● **AIM OF THE TASK**
Reproduce the items below word for word, from the line containing "this 300×300 image." through the line containing "rusty metal [179, 165, 434, 284]", and leave out the pictures.

● **SUPPLIED INFORMATION**
==============================
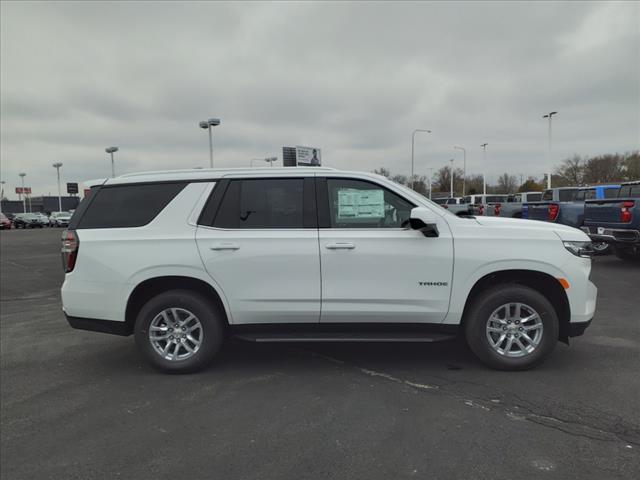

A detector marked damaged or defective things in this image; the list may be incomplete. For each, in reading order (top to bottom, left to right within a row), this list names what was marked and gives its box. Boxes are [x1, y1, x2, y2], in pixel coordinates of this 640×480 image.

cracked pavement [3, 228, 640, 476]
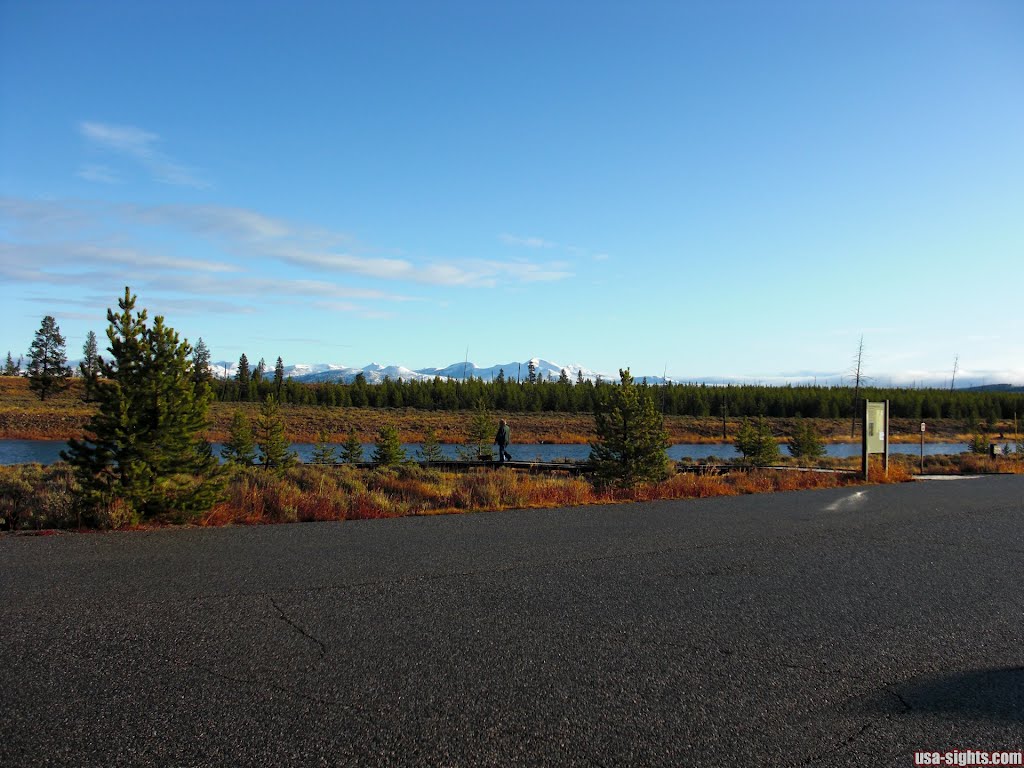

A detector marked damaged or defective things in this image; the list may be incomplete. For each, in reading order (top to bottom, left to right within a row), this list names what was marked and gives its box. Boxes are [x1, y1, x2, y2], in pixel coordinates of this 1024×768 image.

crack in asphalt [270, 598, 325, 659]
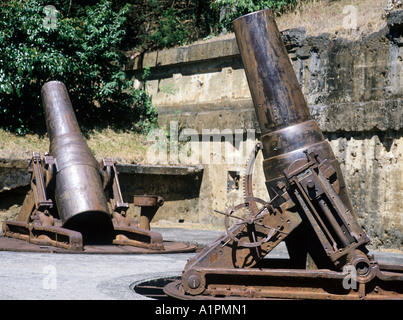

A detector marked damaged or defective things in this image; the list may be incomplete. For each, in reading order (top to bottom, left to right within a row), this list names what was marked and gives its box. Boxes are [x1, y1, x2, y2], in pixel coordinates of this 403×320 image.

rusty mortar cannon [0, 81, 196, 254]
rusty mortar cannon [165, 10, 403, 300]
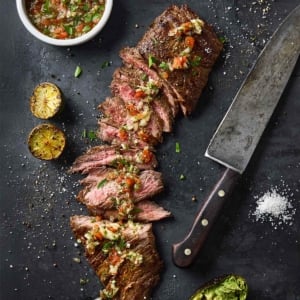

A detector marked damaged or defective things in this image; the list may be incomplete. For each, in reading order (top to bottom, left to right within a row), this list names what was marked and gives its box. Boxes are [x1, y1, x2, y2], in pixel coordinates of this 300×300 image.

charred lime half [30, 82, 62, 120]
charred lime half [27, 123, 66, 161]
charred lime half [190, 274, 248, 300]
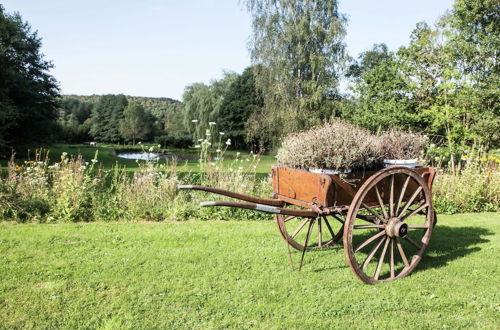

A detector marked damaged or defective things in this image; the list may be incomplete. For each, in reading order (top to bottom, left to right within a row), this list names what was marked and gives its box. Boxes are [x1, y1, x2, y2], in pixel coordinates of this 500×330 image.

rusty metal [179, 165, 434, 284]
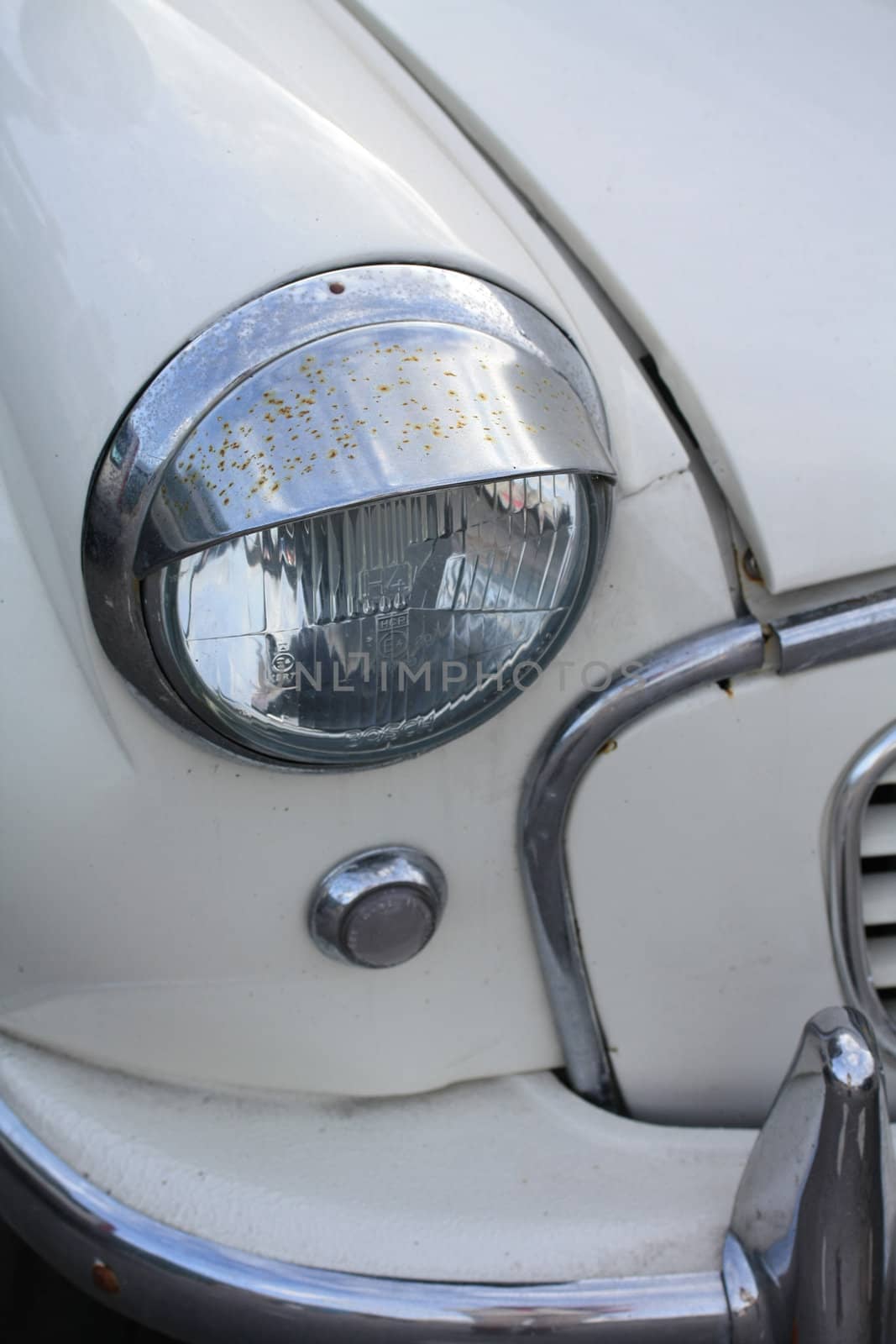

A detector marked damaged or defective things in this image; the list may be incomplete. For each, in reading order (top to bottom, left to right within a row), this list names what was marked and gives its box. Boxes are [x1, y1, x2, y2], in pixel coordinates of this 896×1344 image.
==============================
● **SOLUTION BELOW**
A detector marked damaged or defective things in this image; the list may be incomplete. For each, in reading order (top to bottom, left to right within a row), this list names what was marked and gives its box. Boxes are [x1, y1, x2, y2], in pixel coordinates of this 300×300 image.

charred lime half [30, 82, 62, 120]
charred lime half [27, 123, 66, 161]
charred lime half [190, 274, 248, 300]

A detector marked damaged or defective things in this image; the list may be incomplete. For each, in reading order (top to bottom, left to right within a row), this list names what was marked and gives its box. Boxes are [x1, y1, x2, y2], in pixel coordinates of this 500×330 image.

rusty metal [179, 165, 434, 284]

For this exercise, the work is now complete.